▸ Exercise objective
In the Dual Transform reviews, what is the player character, a researcher, trying to design?

After playing the game for a few minutes, I felt drawn into its beautiful world. Each "room" represents a physical property and the more time you spend in the environment, the more immersed you become in the sensation of said property. The back-story of the PC is never fully explained, but
I didn’t feel a need for more information. The PC is a researcher, trying to design a three-dimensional, sensory workspace. The story behind the puzzle is intriguing, but simple enough so that the player doesn’t get lost in an overwhelming amount of data.
The "one object only" concept was implemented well and simplified the game at some points, while making it harder at others. The descriptions were well-written and used plenty of sensory information to create a realistic atmosphere. The ending puzzle brought the game to a beautiful, surreal, and somewhat surprising close. Hopefully, the author will follow up with a sequel like the ending implies.
In a review a couple of days ago of Hoist Sail for the Heliopause and Home I wrote that Plotkin is known for giving us "large empty worlds seen from a distance by an almost abstract protagonist". Dual Transform does not belong in this category exactly, since it is placed in a single room (although it is a single room that changes radically during the game). On the other hand, it comes close to being the most abstract game ever, since it is built up around archetypes of "pressure" and "form" that are given shape and materiality by the subconscious of the protagonist.
With this set-up, one would expect a clearly characterised protagonist: if we get to see what he or she subcobsciously links to pressure, to heat, and so on; if the entire world is the product of his or her free imagination; then, surely, we will learn about this person's thoughts, fears, ambitions, and so on? Nothing, however, is less true: no object in the world seems to have any personal significance for the protagonist, nor do we move far beyond, well, archetypal objects like "book", "tree", "church" and "mushroom".
This all might be a very clever application of Jungian psychology -- I cannot judge, since I know nothing about the subject. Ignoring this possibility, there is little to sustain interest in the story and the world: not only is the protagonist highly abstract, but so is his quest. It was never clear to me that the story explored something I cared about.
Whether any of this is a problem is a matter of sensibility: so many reviewers speak of immersion where I felt only distance that I must assume there is a mode of inhabiting these thoughtscapes that is simply inaccessible to me. But I suspect it is inaccessible to many. I cannot, for instance, think of a single book of fiction that is written at the level of abstraction Plotkin brings to the table -- even T. S. Eliot, who can be mightily abstract, infuses his poetry with particular details and (perhaps more importantly) links his philosophical claims to our lived experience.

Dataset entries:

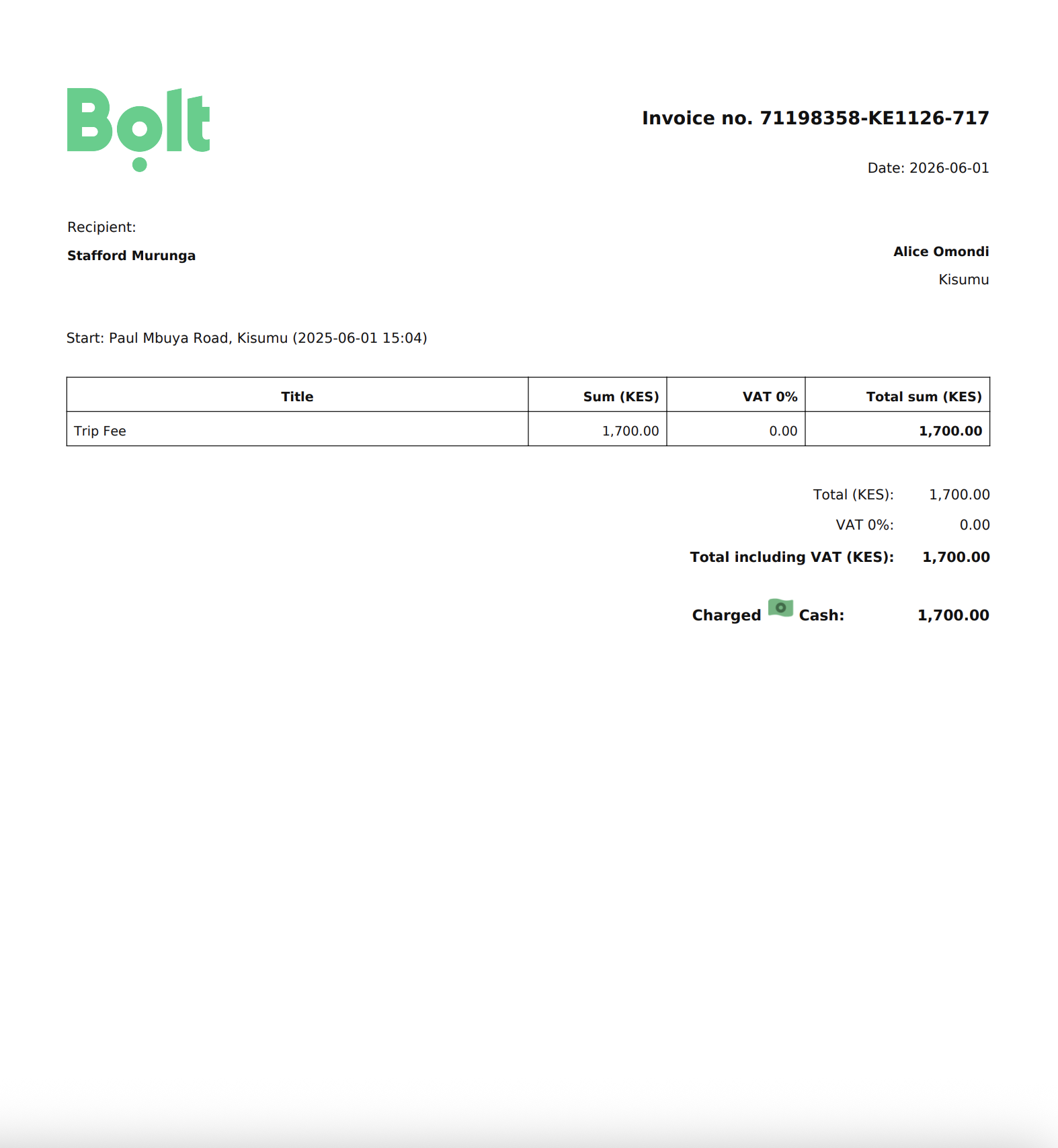 Bolt

Invoice no. 71198358-KE1126-717

Date: 2026-06-01

Recipient:

Stafford Murunga

Alice Omondi
Kisumu

Start: Paul Mbuya Road, Kisumu (2025-06-01 15:04)

| Title | Sum (KES) | VAT 0% | Total sum (KES) |
|---|---|---|---|
| Trip Fee | 1,700.00 | 0.00 | 1,700.00 |

Total (KES): 1,700.00
VAT 0%: 0.00
Total including VAT (KES): 1,700.00

Charged Cash: 1,700.00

▸ Written reply
A three-dimensional, sensory workspace.